→ **OPDRACHT 1**
Kun je uit de tekst over het theoretisch profiel van dijken het stuk van "Dit begrip dat" tot en met "bomen te betrekken." letterlijk overschrijven?
→ **OPDRACHT 2**
Hoe gaat de tekst over het theoretisch profiel van dijken verder? Schrijf het vervolg, te beginnen na de laatste zin die er staat.

→ **STUDIETEKST**
Door de Commissie Boertien is in navolging van Leidraad 1 gewezen op de mogelijkheid om bij het beoordelen van bestaande bebouwing en bomen gebruik te maken van wat in Leidraad 1 wordt genoemd het theoretisch profiel.
Dit begrip dat in de Leidraad niet is gedefinieerd wordt door Boertien als volgt gedefinieerd:
Een denkbeeldig minimum profiel van gedefinieerde afmetingen dat binnen het werkelijk aanwezige profiel moet passen. Dit profiel mag niet door vreemde elementen worden doorsneden en moet op zichzelf de waterkerende functie kunnen vervullen.
Door de Commissie Boertien wordt aanbevolen de filosofie met betrekking tot dit profiel nader uit te werken en bij de beoordeling van bestaande bebouwing en bomen te betrekken.
Aan het toelaten van nieuwbouw op of in het dijklichaam wordt door de Commissie geen aandacht besteed.
Begripsbepalingen
Over het begrip theoretisch profiel bestaat veel spraakverwarring. Bij navraag worden veelal verschillende definities gegeven. In de bestaande praktijk blijkt het begrip theoretisch profiel onder verschillende benamingen en ten behoeve van verschillende doelen te worden gebruikt. Buiten dat worden in het kader van het ontwerpen en beheren van dijken ook andere min of meer gedefinieerde profielen gehanteerd.
Om tot eenduidigheid in benamingen te komen wordt eerst een opsomming gegeven van begrippen en benamingen zoals deze bij voorkeur gebruikt zouden moeten worden. Daarna wordt de filosofie met betrekking tot het beoordelingsprofiel nader uitgewerkt.

→ **INHOUD DATASET**
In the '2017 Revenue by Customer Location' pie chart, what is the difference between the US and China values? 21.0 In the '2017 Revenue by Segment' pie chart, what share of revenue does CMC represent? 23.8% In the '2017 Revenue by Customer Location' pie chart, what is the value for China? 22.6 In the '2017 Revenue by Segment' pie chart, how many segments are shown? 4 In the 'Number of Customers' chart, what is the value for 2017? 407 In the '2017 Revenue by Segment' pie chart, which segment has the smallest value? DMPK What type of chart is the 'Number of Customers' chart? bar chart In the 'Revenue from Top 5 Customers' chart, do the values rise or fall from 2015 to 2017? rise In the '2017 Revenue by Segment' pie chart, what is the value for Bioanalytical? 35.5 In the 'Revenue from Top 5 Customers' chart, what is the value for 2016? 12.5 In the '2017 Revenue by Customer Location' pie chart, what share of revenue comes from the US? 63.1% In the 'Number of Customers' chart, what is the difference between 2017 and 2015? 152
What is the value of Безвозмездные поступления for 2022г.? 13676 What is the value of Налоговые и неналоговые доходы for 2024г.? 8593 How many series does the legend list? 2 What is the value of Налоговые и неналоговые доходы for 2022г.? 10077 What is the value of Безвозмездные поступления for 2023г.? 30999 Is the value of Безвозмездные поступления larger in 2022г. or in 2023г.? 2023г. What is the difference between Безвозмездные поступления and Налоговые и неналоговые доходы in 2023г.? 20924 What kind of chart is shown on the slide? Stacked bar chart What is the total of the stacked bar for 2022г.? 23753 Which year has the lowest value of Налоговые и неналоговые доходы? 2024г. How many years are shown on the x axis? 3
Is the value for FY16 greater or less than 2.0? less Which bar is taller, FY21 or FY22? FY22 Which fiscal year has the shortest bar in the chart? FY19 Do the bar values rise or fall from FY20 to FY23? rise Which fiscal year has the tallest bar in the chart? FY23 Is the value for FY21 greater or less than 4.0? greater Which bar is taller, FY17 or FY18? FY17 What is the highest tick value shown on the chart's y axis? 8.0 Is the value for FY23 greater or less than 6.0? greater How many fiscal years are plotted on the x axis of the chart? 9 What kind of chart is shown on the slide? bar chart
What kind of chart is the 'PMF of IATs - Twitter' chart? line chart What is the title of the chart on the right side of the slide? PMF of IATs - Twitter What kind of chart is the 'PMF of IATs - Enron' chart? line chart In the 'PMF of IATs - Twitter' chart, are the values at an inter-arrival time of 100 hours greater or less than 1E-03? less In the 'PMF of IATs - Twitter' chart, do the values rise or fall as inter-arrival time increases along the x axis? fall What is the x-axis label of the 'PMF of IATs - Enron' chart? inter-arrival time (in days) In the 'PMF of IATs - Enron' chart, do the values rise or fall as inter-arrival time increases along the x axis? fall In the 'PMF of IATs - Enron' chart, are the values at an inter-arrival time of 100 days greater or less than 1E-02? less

→ **SCHRIFTELIJK ANTWOORD 1**
Dit begrip dat in de Leidraad niet is gedefinieerd wordt door Boertien als volgt gedefinieerd:
Een denkbeeldig minimum profiel van gedefinieerde afmetingen dat binnen het werkelijk aanwezige profiel moet passen. Dit profiel mag niet door vreemde elementen worden doorsneden en moet op zichzelf de waterkerende functie kunnen vervullen.
Door de Commissie Boertien wordt aanbevolen de filosofie met betrekking tot dit profiel nader uit te werken en bij de beoordeling van bestaande bebouwing en bomen te betrekken.

→ **SCHRIFTELIJK ANTWOORD 2**
Reeds vooraf wordt opgemerkt dat het gewenst is de benaming theoretisch profiel zoals door de Commissie gebruikt te vervangen door de benaming beoordelingsprofiel. Om verdere verwarring te voorkomen zal het begrip theoretisch profiel niet meer worden gebruikt.
Tevens wordt opgemerkt dat het bij de uitwerking noodzakelijk bleek de door de Commissie geformuleerde definitie enigszins bij te stellen.
Leggerprofiel
Het leggerprofiel wordt vastgesteld op basis van ontwerpberekeningen. Het is het profiel dat theoretisch, met inachtname van eventuele andere functies nodig is om de ontwerpwaterstand te keren. Het feit dat de waterkering vaak bijvoorbeeld de functie van verkeersdrager heeft, betekent dat het profiel dat wordt ontworpen een andere omvang heeft dan alleen vanuit waterkeringsoogpunt noodzakelijk zou zijn. Dit heeft consequenties voor het beheer (zie verder paragraaf beheersprofiel).
Opgemerkt zij nog dat buiten het leggerprofiel een zone aanwezig is die noodzakelijk is voor de instandhouding van het leggerprofiel (zie verder paragraaf invloedszone. In de legger zijn, behalve het leggerprofiel, ook alle overige begrenzingen van het keurgebied aangegeven.
Figuur 1. Voorbeeld leggerprofiel (= ontwerpprofiel).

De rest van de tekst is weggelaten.